◆ Text ◆
-*-

IATI Datastore - what data should go in?

(Herman van Loon) #6

@stevieflow @matmaxgeds @andylolz Concerning missing license info: since IATI is open data, publications without licence should be considered open by default.

Concerning closed licenses: should they even be allowed on the registry. The whole IATI effort is about sharing open data. Attribution licences should not pose a problem: since IATI supports the ‘reporting organisation’ item, all IATI date can be attributed to the publisher.

A last thought about licences: shouldn’t we consider the datastore as IATI infrastructure instead of an IATI data use application?

(Andy Lulham) #7

I meant to add a note about Sida – their data has been offline for a couple of days, hence why they’re in the “invalid XML” category. It appears to be back up now. It’s v2.01, openly licensed and valid, so it would be included :smile:

Yes! I’m hopeful that’s the case. If so, then that’s great.

(Yohanna Loucheur) #8

These are very sensible principles to uphold for all the reasons outlined in Steven’s post.

No objection from Canada on #1 and #2 given how central this is to the whole IATI standard endeavour. Also agree with suggestions that not specifying a license should be considered open by default.

I understand the concerns about #3, but ultimately we need to move in this direction, for the same reasons that we have to deprecate 1.0x. Matt, you raise valid concerns about losing access to some data, but I don’t see this having as much of an impact as you anticipate. The few remaining active publishers using 1.0x are preparing to move to 2.0x. I can’t speak on their behalf, but it seems unlikely that the UK or Netherlands would accept a data file published in a deprecated version of the standard.

So the main issue for principle #3 would be files published in the past by now-inactive publishers - and there are a lot of them. I doubt it is used in aid management systems, as partner countries tend to focus on current and future data. Still, this older data can have tremendous value for some users e.g. evaluations, audits, historical trends, etc. If we were to concentrate on this specific use case, could we perhaps find solutions to maintain some form of access to 1.0x data?

(Herman van Loon) #9

The Netherlands IATI reporting guidelines require that publishers use IATI version 2.02 or higher. We are technically still processing 1.x IATI files though. Since 1.x from the information content point of view is largely a subset of 2.x, the continued processing of 1.x was in our case a very small technical effort because we choose to skip processing of 1.x which are depreciated in 2.x (e.g. some location elements).

My concern with not processing 1.x anymore is that the datastore can not be considered as an authorative source of IATI data anymore, since relevant data is missing. The decision wheter or not to process 1.x could i.m.o. be dependant on two criteria:

  1. the number of active publishers who will not have migrated to 2.x on june 30 2019 (an active publisher defined as a publisher who publishes at least once each year);
  2. the technical effort to additionally process 1.x data excluding the depreciated 1.x data-elements

(Bill Anderson) #10
  • The datastore will do a one-off load of non-active* Version 1 activities.

  • I suspect most closed or missing licences are oversight, not deliberate. A job for Tech Team and community to address.

-*-

◆ What you have to do ◆
Write the next part of the forum thread on what data belongs in the IATI Datastore, continuing from its last line.

◆ Items from a labeling collection ◆
-*-

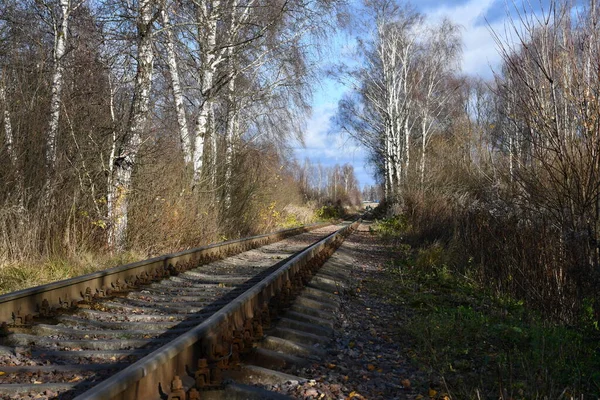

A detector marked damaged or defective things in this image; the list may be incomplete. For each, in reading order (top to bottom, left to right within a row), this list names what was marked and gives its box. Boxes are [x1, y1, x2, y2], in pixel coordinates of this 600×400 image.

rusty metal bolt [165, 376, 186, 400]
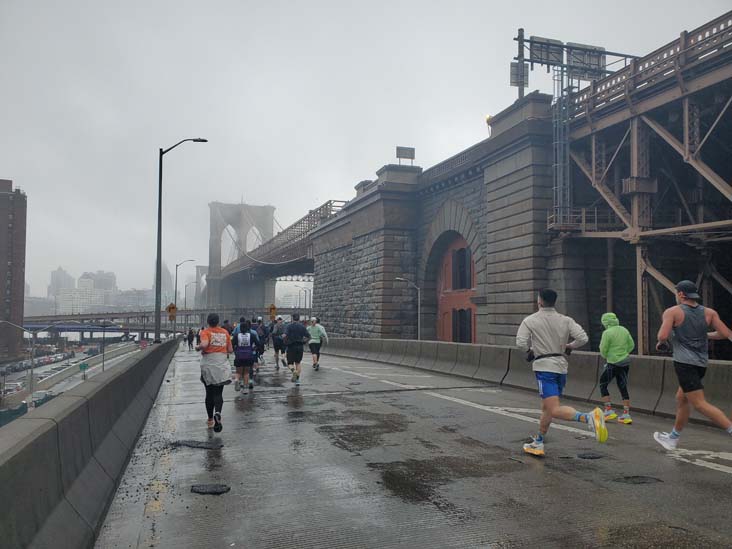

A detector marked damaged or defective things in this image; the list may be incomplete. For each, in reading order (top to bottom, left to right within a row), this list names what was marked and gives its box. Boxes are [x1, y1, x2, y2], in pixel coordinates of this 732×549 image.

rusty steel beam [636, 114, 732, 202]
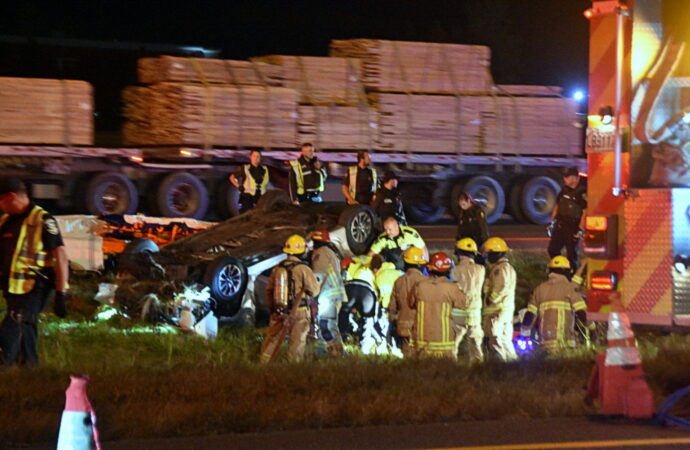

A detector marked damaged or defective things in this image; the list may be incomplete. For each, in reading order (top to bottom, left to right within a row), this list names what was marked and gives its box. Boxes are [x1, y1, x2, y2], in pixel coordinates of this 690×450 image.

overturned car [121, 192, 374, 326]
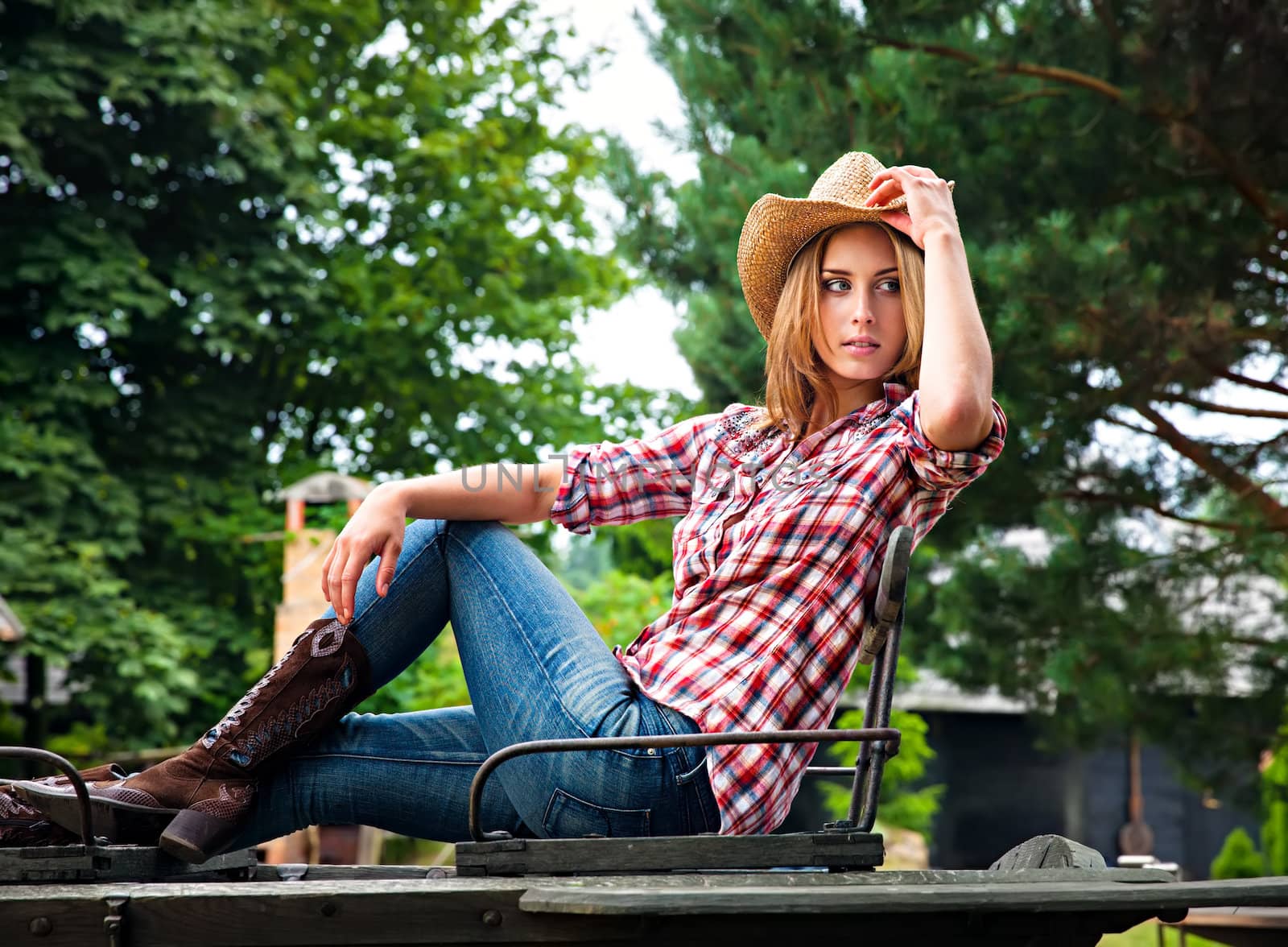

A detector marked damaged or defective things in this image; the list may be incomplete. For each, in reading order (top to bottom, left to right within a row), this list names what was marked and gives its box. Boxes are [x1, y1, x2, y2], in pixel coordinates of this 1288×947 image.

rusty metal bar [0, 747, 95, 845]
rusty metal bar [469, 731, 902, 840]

-*-

◆ Output below ◆
  • Personally I would load all valid non-active Version 1 activities irrespective of licence.

  • I also personally agree with @Herman that any data discoverable via the registry is de facto open. Publishing to an open data standard and insisting on licence restrictions (other than attribution) I would imagine to be legally questionable.

(* I agree with @Herman’s twitter definition of active meaning publishing at once a year. So all publishers who haven’t published (or refreshed) anything in the last year are non-active.)

(Siem Vaessen) #11

According to IATI guidance, open data is a requirement, not some optional feature nor should it offer closed licensing options, right? But…

“As an open data standard, IATI requires you to make your data available under an open licence so it can be freely used. This is central to improving transparency and efficiency in all development cooperation and humanitarian work.”

But… her comes the contradiction:

“But if you don’t offer your data under a licence that sets out the terms of use, others won’t know what they’re allowed to do with it and it won’t be classed as ‘open data’. Data users would also need to contact you for permission each time they wanted to use some of your data.”

So, according to the guidance open licensing is an actual requirement, but publishers are allowed otherwise, e.g. closed licensing. This is very unclear. Who can/should clear this up?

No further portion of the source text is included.